One of the law’s most controversial provisions states that a physician “stands in the shoes” of his or her group practice for the purpose of determining whether Stark covers the doctor’s relationship with another entity. Unlike other regulations, such as those for the anti-kickback statute, the Stark regulations are not simply agency guidance – they have the force of law. CMS has clearly signaled that more enforcement is likely and physicians and health care providers should be prepared. NIH to Crack Down on Conflicts of Interest (Wall Street Journal)
The Emergency Medical Treatment and Active Labor Act (EMTALA) is a statute that obligates hospitals to provide screening and institute treatment for patients regardless of their ability to pay. Essentially an anti-discrimination law, EMTALA is given teeth by monetary penalties, liable claims against attending physicians and possible revocation of the CMS provider agreement.
Although the law has seen many revisions since its 1986 adoption, its legal and medical interpretation by hospital administration, physicians and General Counsel can be subjective.
There are few other compliance activities that can be as laborious and cumbersome as establishing an effective incident management and reporting process.

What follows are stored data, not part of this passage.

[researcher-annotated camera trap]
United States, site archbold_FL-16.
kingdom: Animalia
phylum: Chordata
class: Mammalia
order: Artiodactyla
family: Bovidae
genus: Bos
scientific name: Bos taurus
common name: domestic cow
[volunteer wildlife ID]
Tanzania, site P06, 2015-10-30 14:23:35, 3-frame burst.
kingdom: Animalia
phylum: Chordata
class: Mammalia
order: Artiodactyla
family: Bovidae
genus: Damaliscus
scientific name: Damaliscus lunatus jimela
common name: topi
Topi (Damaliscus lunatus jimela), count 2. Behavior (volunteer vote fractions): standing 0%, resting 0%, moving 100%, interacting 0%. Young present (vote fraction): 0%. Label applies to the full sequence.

Whether it is an adverse incident, concern, event, or investigation, a healthcare provider’s ability to create a consistent and effective intake and resolution process is imperative for proper risk management and proof of compliance. Incidents, in many cases, can be managed across multiple departments, with different approaches, and most certainly arrive from multiple sources (hotline calls, emails, verbal communication, hand-written notes, etc.) This creates a burden as organizations try to secure sensitive material, create a consistent process and manage the potential masses of data associated with each item.

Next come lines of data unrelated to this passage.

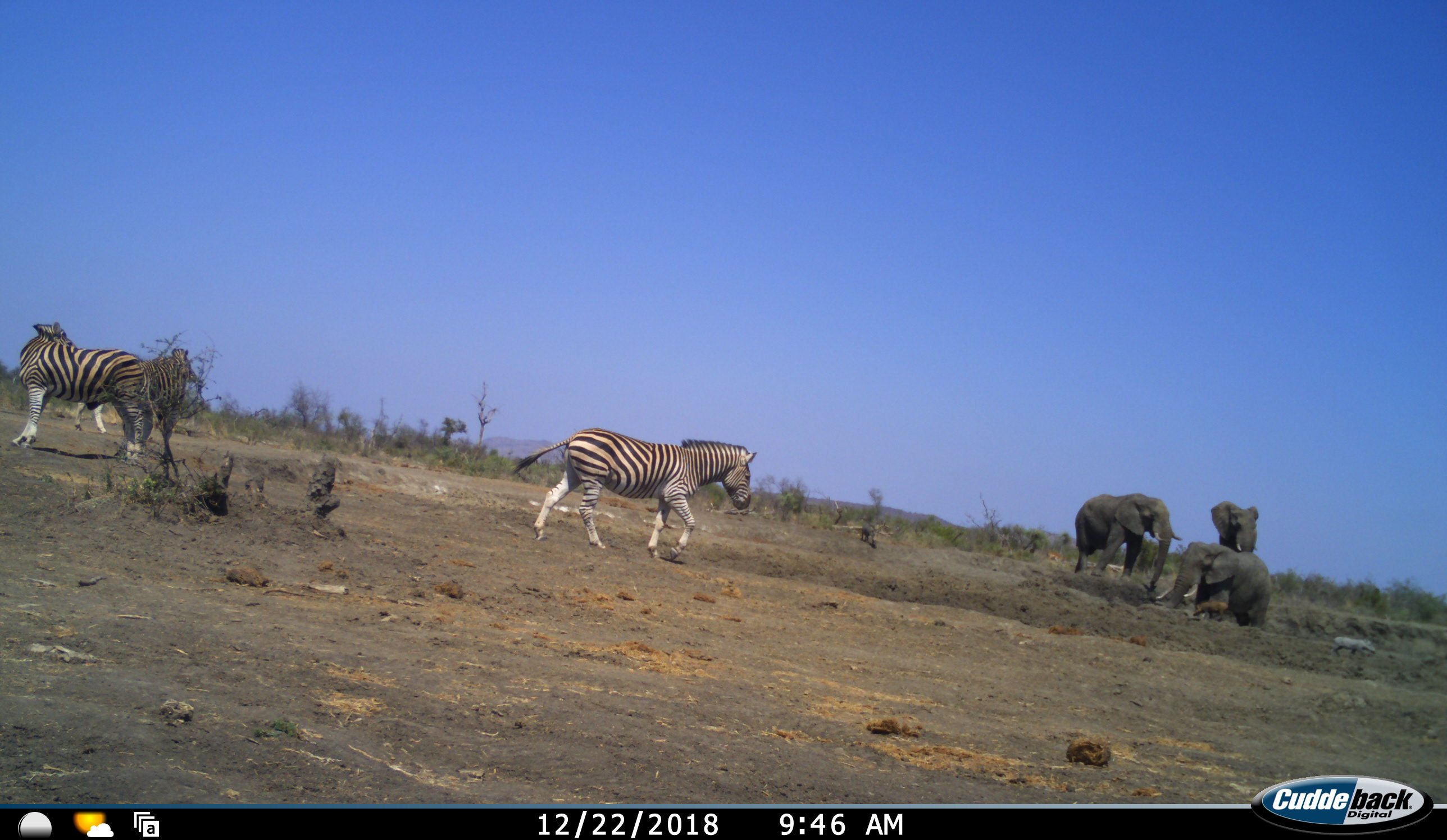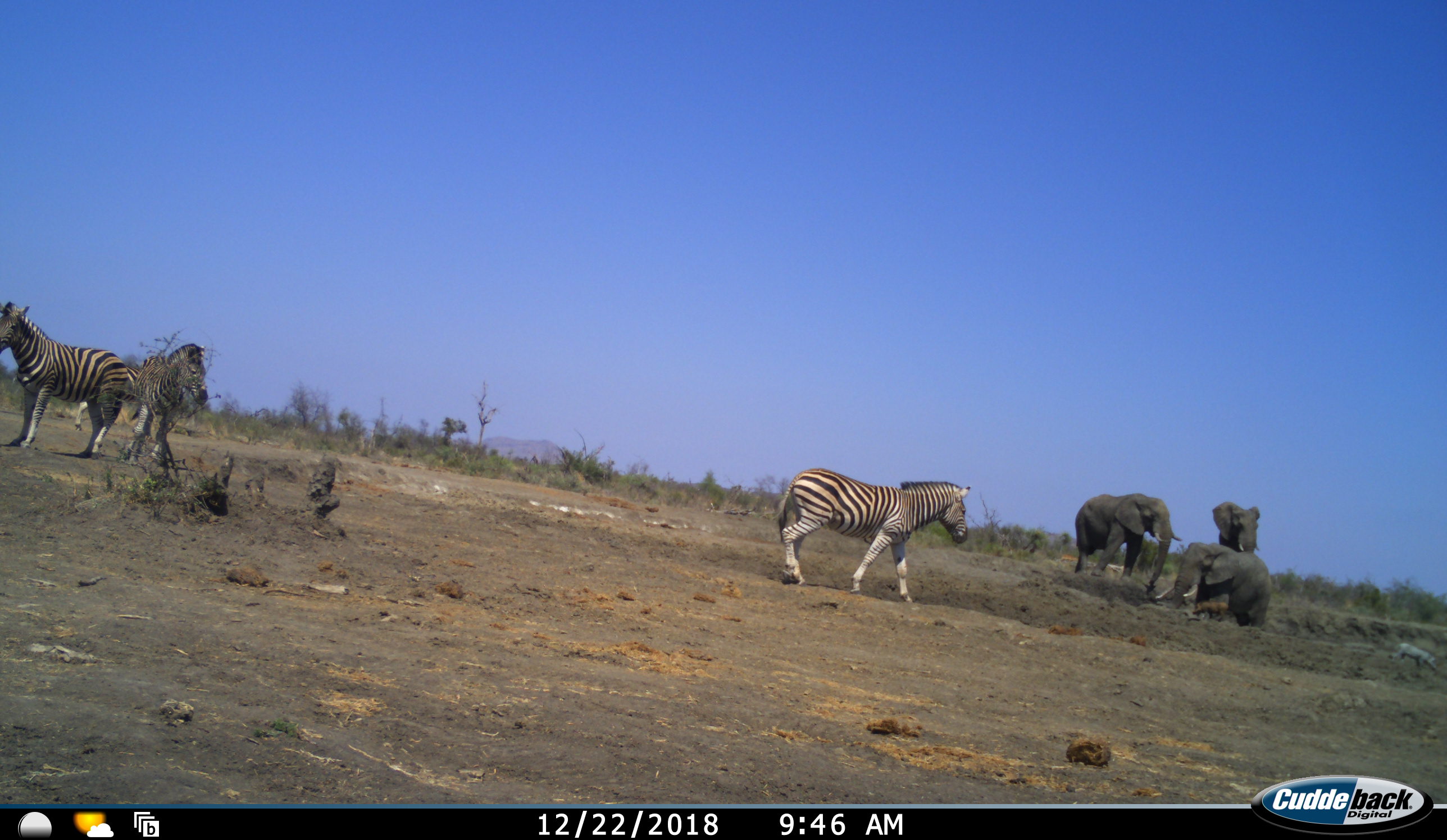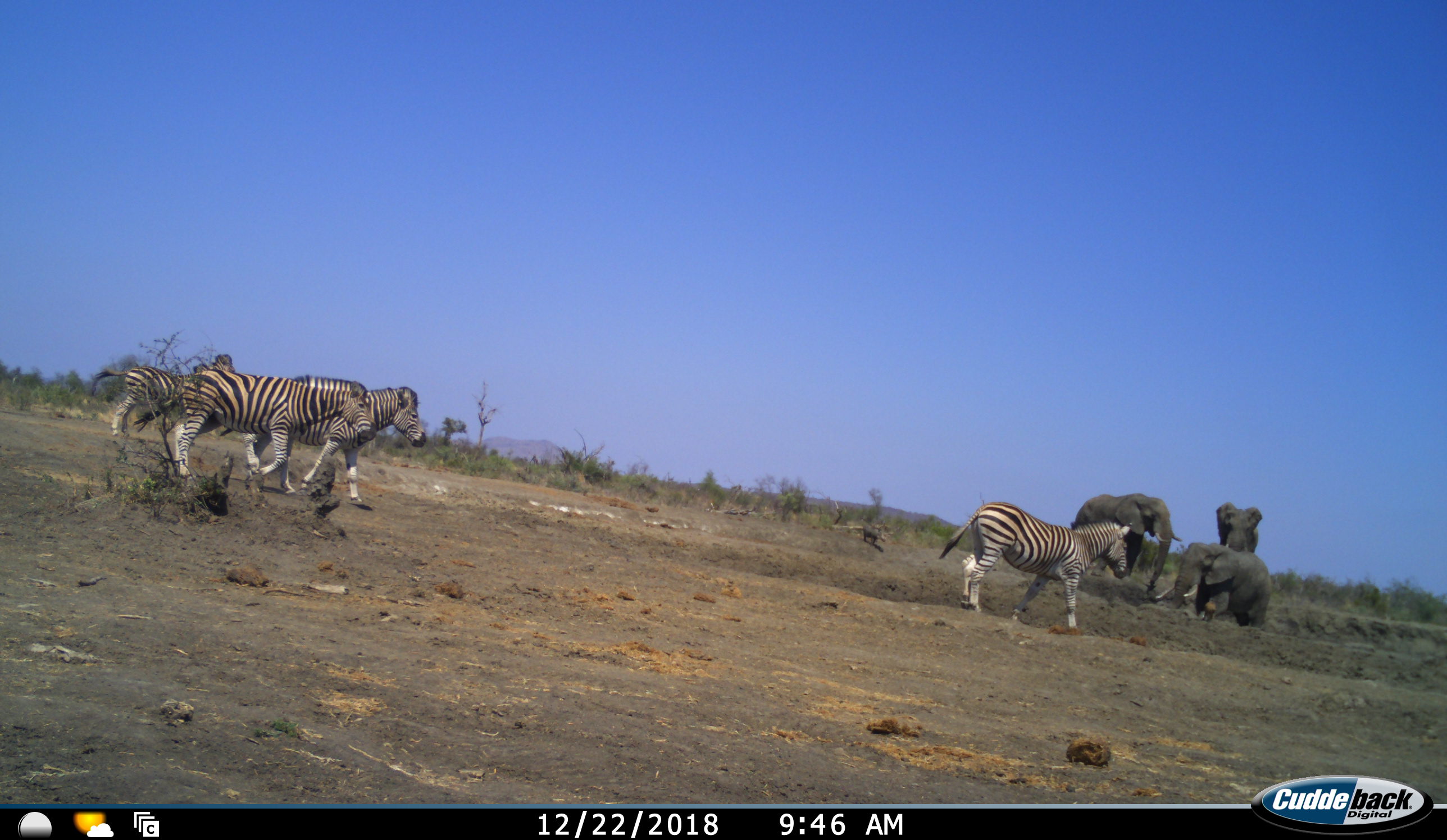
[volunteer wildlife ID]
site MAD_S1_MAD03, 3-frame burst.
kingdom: Animalia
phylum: Chordata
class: Mammalia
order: Proboscidea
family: Elephantidae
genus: Loxodonta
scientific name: Loxodonta africana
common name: african bush elephant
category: elephant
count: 3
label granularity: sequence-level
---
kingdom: Animalia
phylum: Chordata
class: Mammalia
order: Perissodactyla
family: Equidae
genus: Equus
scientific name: Equus quagga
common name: plains zebra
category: zebraplains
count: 4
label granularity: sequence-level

Limited Information Technology (IT) Resources
In most hospitals, the vast majority of Information Technology (IT) resources are dedicated to the core business functions tied to patient records, accounting and billing. As a result, it is often difficult for non-core business functions to compete successfully for limited IT resources. Many compliance teams are limited to the options of surviving without needed resources or they are forced to hire expensive consultants to build what they want. The end result is usually increased risk of regulatory sanctions and a mode of operations in compliance that is more reactive than proactive.